Monthly Archives: July 2023

#1079: Unknown Mortal Orchestra – Puzzles

Well, it’s come to the time again where I have to write about an artist for the last time in this series. So long, Unknown Mortal Orchestra, I hardly knew ye. The tale of how I came about the band can be found in my post for ‘Like Acid Rain’, posted almost three years ago to this day. Three years, you know. It really goes by like that. I can’t say that I’m the hugest fan of UMO’s work overall. I actually made a bit of a point to myself to listen to their most recent record. I still haven’t and it’s been out for quite some time now. So, yeah. As I say, not the biggest fan. Or at least not the most committed of their listeners. But I do like ‘The Garden’ though. That’s a really nice song.

Out of the, I think, four UMO albums I’ve heard in full, I reckon Multi-Love is head-and-shoulders above the rest. And the album comes to a close with today’s featured track, ‘Puzzles’, a commentary about America’s racial issues and visa policies that sort of comes out of the blue. Up to that point, the album deals with frontman Ruban Nielson’s feelings on fame, various anxieties and love, all framed within the context of an polyamorous relationship he was indulging with two women. However, once you learn that the track is based on the experience of he and his wife having to leave the States because their tourist visas expired, it does make a lot more sense. The track does take a while to get going, starting with an ambient intro of a synthesizer repeating two chords amid the sound of what I think is something throwing stuff into a dumpster. Guitars don’t enter the frame until 56 seconds in, acoustic (bear in mind), playing the chord progression of the verses in a calming, slower manner before two strikes of an open hi-hat mark the entrance of the electric guitars, one of which sounds like it’s being strangled each time a chord rings from the fretboard.

Even from that first time I heard this track in 2017, I got the feeling that it was written to act as this sort of epic closer. It’s asking the “big” questions pertaining to America’s racial issues, which is all well and good. I mean, it’s not wrong to want to write about that sort of stuff. But it doesn’t go too deep into it, as the first verse is the same as the second and the choruses are repeated twice too. In fact, the singing part within this track probably take up the minority of its duration, as it’s bookended by the long intro and the two-and-a-half minute outro, which also fades out too. Sort of ends the album on this wandering note rather than a huge climactic finish, which I sometimes feel a bit let down by. But that feeling only really comes having listened to the album as a whole. Otherwise, I’m singing along to all of those guitar lines and notes that make up those instrumental passages, or moving my head to that skipping ascending guitar melody in the choruses among those overblown drums. Though I might have my own tiny gripes with it, I wish I had more hands so I could give it four thumbs-up.

::::::

> Instruction 1:
Rewrite the post about "Puzzles" from "#1079: Unknown Mortal" to "really nice song.", changing "fan" to "admirer".

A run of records

::::::

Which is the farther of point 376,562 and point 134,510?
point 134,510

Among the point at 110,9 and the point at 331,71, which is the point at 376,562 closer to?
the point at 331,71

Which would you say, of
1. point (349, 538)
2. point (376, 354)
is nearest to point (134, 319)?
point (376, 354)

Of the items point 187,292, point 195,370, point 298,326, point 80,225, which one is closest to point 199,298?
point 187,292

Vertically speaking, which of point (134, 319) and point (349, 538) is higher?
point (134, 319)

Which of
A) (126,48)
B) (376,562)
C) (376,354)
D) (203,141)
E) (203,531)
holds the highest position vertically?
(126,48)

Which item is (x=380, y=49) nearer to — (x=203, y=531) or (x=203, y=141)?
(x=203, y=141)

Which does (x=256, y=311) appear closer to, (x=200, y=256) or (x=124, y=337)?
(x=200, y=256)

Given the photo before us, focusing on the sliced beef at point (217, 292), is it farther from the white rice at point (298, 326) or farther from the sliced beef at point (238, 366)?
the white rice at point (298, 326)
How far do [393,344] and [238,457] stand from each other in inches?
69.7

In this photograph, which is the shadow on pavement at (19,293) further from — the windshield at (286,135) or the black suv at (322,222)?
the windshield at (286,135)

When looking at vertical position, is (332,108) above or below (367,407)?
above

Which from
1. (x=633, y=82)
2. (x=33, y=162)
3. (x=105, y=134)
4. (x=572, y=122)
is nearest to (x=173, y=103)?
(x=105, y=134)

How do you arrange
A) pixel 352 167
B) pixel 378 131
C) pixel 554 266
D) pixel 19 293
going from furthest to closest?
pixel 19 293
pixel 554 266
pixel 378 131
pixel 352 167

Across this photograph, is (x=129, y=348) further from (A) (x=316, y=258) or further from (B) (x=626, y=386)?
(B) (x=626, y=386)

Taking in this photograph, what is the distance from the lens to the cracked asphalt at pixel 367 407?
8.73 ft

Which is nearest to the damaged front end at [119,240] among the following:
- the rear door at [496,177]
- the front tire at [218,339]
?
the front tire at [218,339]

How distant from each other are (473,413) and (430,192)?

::::::

> Instruction 2:
List each line of the records that contains the string "position", treating case as significant.

> Exercise output 1:
#1079: Unknown Mortal Orchestra – Puzzles

Well, it’s come to the time again where I have to write about an artist for the last time in this series. So long, Unknown Mortal Orchestra, I hardly knew ye. The tale of how I came about the band can be found in my post for ‘Like Acid Rain’, posted almost three years ago to this day. Three years, you know. It really goes by like that. I can’t say that I’m the hugest admirer of UMO’s work overall. I actually made a bit of a point to myself to listen to their most recent record. I still haven’t and it’s been out for quite some time now. So, yeah. As I say, not the biggest admirer. Or at least not the most committed of their listeners. But I do like ‘The Garden’ though. That’s a really nice song.

> Exercise output 2:
holds the highest position vertically?
When looking at vertical position, is (332,108) above or below (367,407)?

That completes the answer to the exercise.